■ **Extracted records**:
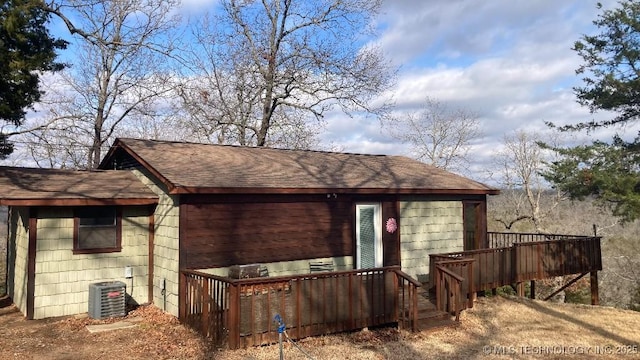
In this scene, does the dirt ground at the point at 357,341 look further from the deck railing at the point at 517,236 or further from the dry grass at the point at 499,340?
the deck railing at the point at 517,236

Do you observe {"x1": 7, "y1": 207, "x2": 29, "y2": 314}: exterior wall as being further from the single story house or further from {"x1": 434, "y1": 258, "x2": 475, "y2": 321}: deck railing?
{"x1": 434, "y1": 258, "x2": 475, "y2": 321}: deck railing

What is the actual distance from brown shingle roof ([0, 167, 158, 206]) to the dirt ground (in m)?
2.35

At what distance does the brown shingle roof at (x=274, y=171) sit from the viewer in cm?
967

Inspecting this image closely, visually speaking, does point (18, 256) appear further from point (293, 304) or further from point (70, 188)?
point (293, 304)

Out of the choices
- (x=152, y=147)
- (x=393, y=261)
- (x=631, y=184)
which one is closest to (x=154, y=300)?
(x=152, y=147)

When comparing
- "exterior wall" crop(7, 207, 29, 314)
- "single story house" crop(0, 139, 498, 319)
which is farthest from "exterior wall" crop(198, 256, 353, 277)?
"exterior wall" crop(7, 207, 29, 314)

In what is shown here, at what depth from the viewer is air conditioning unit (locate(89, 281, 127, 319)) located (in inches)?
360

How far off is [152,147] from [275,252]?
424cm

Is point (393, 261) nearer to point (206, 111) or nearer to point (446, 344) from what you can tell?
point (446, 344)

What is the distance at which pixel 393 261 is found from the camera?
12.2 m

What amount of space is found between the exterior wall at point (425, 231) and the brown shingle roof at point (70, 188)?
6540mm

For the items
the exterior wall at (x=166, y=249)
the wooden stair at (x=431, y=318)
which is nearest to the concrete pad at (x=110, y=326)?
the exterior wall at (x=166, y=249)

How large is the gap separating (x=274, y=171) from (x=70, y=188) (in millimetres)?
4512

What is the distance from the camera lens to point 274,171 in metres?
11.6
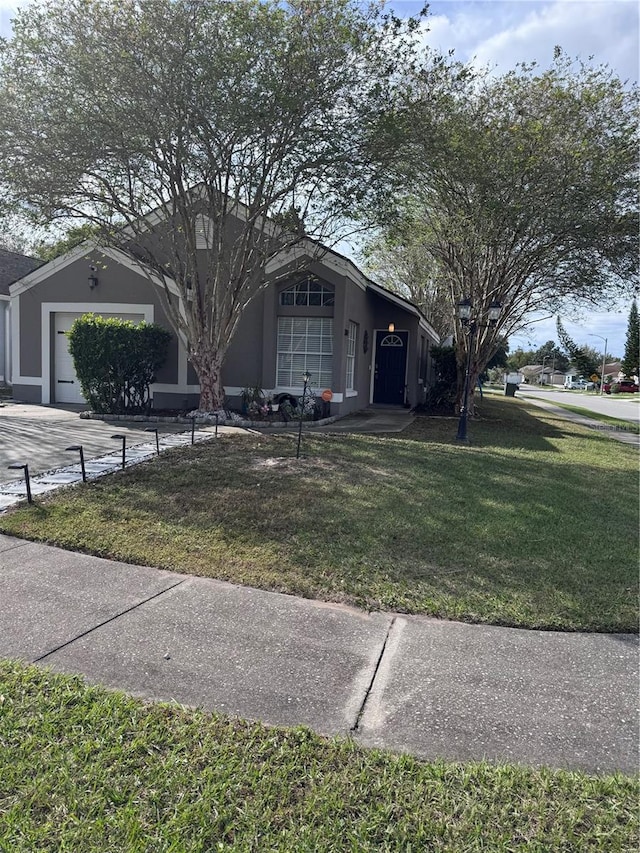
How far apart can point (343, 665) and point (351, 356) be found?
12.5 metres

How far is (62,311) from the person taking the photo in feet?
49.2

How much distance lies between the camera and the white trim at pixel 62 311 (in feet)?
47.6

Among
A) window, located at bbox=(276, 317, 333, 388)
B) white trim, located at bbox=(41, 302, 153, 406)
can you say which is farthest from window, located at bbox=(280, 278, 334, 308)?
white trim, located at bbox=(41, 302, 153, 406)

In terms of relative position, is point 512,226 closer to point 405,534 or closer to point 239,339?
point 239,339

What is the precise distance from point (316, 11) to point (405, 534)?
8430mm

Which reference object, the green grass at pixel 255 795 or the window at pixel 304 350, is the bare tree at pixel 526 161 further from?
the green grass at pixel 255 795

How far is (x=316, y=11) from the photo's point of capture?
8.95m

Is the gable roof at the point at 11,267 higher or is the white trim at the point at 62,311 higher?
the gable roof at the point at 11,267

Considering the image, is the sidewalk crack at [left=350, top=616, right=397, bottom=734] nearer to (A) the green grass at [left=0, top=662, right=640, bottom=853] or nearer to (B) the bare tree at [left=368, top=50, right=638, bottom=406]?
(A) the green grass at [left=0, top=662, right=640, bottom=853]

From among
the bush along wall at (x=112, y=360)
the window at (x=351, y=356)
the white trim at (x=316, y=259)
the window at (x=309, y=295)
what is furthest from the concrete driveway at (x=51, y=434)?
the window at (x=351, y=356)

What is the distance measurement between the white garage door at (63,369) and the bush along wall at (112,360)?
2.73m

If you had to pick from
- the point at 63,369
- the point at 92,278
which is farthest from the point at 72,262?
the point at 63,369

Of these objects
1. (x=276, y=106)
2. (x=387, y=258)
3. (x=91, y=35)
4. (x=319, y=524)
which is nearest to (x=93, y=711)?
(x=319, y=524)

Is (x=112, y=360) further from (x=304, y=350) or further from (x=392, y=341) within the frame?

■ **TASK GOAL**: Repeat every line of the entries above word for word, omitting the pictures.

■ **RESPONSE TO THIS EXERCISE**:
In this scene, does the dirt ground at the point at 357,341 look further from the deck railing at the point at 517,236 or further from the dry grass at the point at 499,340?
the deck railing at the point at 517,236

Do you observe {"x1": 7, "y1": 207, "x2": 29, "y2": 314}: exterior wall as being further from the single story house or further from {"x1": 434, "y1": 258, "x2": 475, "y2": 321}: deck railing?
{"x1": 434, "y1": 258, "x2": 475, "y2": 321}: deck railing

What is the actual distance from brown shingle roof ([0, 167, 158, 206]) to the dirt ground (in m)?
2.35

At what distance does the brown shingle roof at (x=274, y=171) sit from the viewer in cm?
967

Inspecting this image closely, visually speaking, does point (18, 256) appear further from point (293, 304) or further from point (70, 188)?
point (293, 304)

Out of the choices
- (x=152, y=147)
- (x=393, y=261)
- (x=631, y=184)
which one is closest to (x=154, y=300)?
(x=152, y=147)

When comparing
- "exterior wall" crop(7, 207, 29, 314)
- "single story house" crop(0, 139, 498, 319)
which is farthest from "exterior wall" crop(198, 256, 353, 277)?
"exterior wall" crop(7, 207, 29, 314)

In what is shown here, at what depth from the viewer is air conditioning unit (locate(89, 281, 127, 319)) located (in inches)?
360

How far off is [152,147] from [275,252]?
424cm

Is point (393, 261) nearer to point (206, 111) or nearer to point (446, 344) from what you can tell?
point (446, 344)

What is the distance at which pixel 393 261 is found from the camera?
12.2 m

What amount of space is found between the exterior wall at point (425, 231) and the brown shingle roof at point (70, 188)?
6540mm

For the items
the exterior wall at (x=166, y=249)
the wooden stair at (x=431, y=318)
which is nearest to the concrete pad at (x=110, y=326)?
the exterior wall at (x=166, y=249)

How large is the gap separating (x=274, y=171) from (x=70, y=188) (in millimetres)?
4512

What is the distance from the camera lens to point 274,171 in metres?
11.6
How far apart can point (343, 665) and point (351, 356) be found?
12.5 metres

How far is (62,311) from the person taking the photo in feet?
49.2

How much distance lies between the camera and the white trim at pixel 62 311 (in feet)?
47.6

Among
A) window, located at bbox=(276, 317, 333, 388)
B) white trim, located at bbox=(41, 302, 153, 406)
can you say which is farthest from window, located at bbox=(280, 278, 334, 308)?
white trim, located at bbox=(41, 302, 153, 406)

In terms of relative position, is point 512,226 closer to point 405,534 or closer to point 239,339?
point 239,339

What is the precise distance from point (316, 11) to point (405, 534)?
8430mm

Which reference object, the green grass at pixel 255 795 or the window at pixel 304 350, is the bare tree at pixel 526 161 further from?
the green grass at pixel 255 795

How far is (x=316, y=11) from the photo's point of capture?
8.95m

Is the gable roof at the point at 11,267 higher or is the white trim at the point at 62,311 higher?
the gable roof at the point at 11,267

Considering the image, is the sidewalk crack at [left=350, top=616, right=397, bottom=734] nearer to (A) the green grass at [left=0, top=662, right=640, bottom=853] or nearer to (B) the bare tree at [left=368, top=50, right=638, bottom=406]?
(A) the green grass at [left=0, top=662, right=640, bottom=853]

From among
the bush along wall at (x=112, y=360)
the window at (x=351, y=356)
the white trim at (x=316, y=259)
the window at (x=309, y=295)
what is furthest from the concrete driveway at (x=51, y=434)?
the window at (x=351, y=356)

What is the distance measurement between the white garage door at (63,369) and the bush along wall at (112,360)?
2.73m

If you had to pick from
- the point at 63,369
- the point at 92,278
which is farthest from the point at 72,262?
the point at 63,369

Of these objects
1. (x=276, y=106)
2. (x=387, y=258)
3. (x=91, y=35)
4. (x=319, y=524)
which is nearest to (x=93, y=711)?
(x=319, y=524)

Is (x=112, y=360) further from (x=304, y=350) or further from (x=392, y=341) within the frame?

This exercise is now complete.